* Passage shown:
Is this what a corporation does when it knowingly markets a product that it knows will kill?
No. “Anticipatory” wrongful death is what author Gregory P. Forney calls a claim for loss of earnings and consortium for someone who has arguably had his or her life expectancy shortened because of the negligence of another. In the case mentioned in Mr. Forney’s article, the male plaintiff was negligently not advised of a mass that was lung cancer and the delayed diagnosis greatly shortened his life expectancy. The still-alive plaintiff and his wife brought wrongful death claims; Mr. Forney apparently was one of the lawyers who defended the case.
The article sets forth Mr. Forney’s position on why the plaintiff should not have been permitted to seek such damages – which boil down to the fact that the plaintiff was not yet dead.
Even though the article is a discussion about the law of Kansas I think that you will find it interesting. I know of one such case that was tried in Tennessee about 15 years ago. I must admit it is a little strange to try a wrongful death case on behalf of someone who is still alive. On the other hand, given the fact that there can only be one lawsuit for the wrongful event (at least under Tennessee law), how can a plaintiff with a demonstrated reduction in life expectancy be made whole without a jury considering such damages?
The author indicates that the case is on appeal to the Kansas Supreme Court. I will attempt to find it and report back on what happened.

* Work to be completed: Copy word for word the part of the post on anticipatory wrongful death claims starting at "Even though the" and ending at "considering such damages?".

* Data excerpts:
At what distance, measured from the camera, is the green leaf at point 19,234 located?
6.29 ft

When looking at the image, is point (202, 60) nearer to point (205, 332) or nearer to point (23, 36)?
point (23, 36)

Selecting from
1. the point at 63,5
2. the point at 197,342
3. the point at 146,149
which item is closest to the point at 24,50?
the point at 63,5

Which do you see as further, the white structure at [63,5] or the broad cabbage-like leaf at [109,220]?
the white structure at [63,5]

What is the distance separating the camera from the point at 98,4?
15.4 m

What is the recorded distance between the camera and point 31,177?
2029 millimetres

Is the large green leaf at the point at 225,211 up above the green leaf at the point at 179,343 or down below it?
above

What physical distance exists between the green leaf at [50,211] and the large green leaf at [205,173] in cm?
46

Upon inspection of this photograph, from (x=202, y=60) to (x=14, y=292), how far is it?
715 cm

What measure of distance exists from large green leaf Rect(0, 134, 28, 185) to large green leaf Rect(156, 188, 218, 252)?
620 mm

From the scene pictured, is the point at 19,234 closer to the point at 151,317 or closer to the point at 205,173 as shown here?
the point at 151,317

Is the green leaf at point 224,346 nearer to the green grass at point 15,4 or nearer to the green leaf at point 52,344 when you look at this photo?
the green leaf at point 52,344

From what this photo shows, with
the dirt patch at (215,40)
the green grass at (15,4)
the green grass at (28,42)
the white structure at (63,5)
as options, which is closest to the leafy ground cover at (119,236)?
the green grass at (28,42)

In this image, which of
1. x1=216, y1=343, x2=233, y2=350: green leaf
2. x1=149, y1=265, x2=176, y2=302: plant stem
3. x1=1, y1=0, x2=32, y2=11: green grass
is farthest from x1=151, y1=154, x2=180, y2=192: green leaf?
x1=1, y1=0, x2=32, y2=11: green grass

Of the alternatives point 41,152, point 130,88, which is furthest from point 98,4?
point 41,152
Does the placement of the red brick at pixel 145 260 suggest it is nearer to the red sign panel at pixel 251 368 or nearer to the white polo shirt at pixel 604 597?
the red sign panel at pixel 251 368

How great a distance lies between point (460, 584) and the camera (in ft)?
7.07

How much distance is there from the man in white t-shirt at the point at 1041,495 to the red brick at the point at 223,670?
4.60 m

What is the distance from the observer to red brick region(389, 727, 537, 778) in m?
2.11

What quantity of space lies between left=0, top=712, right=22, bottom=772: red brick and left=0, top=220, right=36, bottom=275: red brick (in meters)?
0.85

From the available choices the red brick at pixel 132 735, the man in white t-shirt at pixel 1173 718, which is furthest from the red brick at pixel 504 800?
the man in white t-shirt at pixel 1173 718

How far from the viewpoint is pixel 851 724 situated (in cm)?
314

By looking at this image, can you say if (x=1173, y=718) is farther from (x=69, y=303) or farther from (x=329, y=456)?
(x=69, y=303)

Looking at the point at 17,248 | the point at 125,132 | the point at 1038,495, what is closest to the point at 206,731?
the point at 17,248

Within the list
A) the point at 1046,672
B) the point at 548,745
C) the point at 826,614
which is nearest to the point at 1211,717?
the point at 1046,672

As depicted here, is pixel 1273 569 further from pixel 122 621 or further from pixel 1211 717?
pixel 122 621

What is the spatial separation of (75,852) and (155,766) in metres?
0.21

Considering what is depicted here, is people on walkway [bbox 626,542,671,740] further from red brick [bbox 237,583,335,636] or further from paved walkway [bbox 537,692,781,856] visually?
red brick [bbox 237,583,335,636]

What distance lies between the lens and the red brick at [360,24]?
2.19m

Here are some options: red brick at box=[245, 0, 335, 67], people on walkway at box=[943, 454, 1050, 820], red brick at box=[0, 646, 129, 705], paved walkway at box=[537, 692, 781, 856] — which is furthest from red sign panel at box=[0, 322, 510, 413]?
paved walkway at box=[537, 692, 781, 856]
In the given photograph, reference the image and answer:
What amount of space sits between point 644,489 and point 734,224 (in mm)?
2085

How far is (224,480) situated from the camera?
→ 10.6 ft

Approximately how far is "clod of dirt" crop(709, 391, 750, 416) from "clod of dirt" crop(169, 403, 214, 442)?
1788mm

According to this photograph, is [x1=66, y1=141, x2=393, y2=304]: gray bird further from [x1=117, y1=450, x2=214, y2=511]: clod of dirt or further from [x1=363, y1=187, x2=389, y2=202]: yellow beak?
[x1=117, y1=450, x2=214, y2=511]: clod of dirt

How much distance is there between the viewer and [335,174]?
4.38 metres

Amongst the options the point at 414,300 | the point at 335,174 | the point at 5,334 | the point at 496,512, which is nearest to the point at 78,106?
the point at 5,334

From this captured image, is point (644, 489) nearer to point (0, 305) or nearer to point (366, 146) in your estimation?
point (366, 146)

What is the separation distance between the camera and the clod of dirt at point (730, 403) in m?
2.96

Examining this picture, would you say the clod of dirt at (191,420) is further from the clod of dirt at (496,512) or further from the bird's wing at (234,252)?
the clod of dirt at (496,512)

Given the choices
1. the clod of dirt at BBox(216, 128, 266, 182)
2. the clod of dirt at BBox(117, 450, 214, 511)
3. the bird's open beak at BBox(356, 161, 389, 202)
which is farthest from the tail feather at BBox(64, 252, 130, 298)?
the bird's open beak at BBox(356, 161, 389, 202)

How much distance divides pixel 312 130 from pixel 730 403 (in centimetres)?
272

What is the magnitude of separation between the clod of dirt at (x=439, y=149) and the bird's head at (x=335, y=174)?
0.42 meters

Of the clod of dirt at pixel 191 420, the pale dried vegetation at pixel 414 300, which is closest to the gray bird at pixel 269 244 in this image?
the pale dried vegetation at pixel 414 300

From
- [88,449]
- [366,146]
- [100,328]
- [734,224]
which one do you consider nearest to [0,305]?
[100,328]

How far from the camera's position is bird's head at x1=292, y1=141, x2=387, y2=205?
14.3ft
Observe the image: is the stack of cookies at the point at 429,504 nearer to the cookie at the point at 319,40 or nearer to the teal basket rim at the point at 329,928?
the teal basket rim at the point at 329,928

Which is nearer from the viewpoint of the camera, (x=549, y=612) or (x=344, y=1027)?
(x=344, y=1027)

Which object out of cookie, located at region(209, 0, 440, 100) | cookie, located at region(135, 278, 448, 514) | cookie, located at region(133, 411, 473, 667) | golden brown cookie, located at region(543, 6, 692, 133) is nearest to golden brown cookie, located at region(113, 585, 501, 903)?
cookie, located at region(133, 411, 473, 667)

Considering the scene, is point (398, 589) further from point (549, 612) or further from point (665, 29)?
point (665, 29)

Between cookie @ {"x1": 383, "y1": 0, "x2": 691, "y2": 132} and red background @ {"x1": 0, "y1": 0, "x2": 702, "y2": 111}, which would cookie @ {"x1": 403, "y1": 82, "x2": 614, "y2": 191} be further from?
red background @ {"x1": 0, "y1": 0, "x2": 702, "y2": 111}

* Output below:
Even though the article is a discussion about the law of Kansas I think that you will find it interesting. I know of one such case that was tried in Tennessee about 15 years ago. I must admit it is a little strange to try a wrongful death case on behalf of someone who is still alive. On the other hand, given the fact that there can only be one lawsuit for the wrongful event (at least under Tennessee law), how can a plaintiff with a demonstrated reduction in life expectancy be made whole without a jury considering such damages?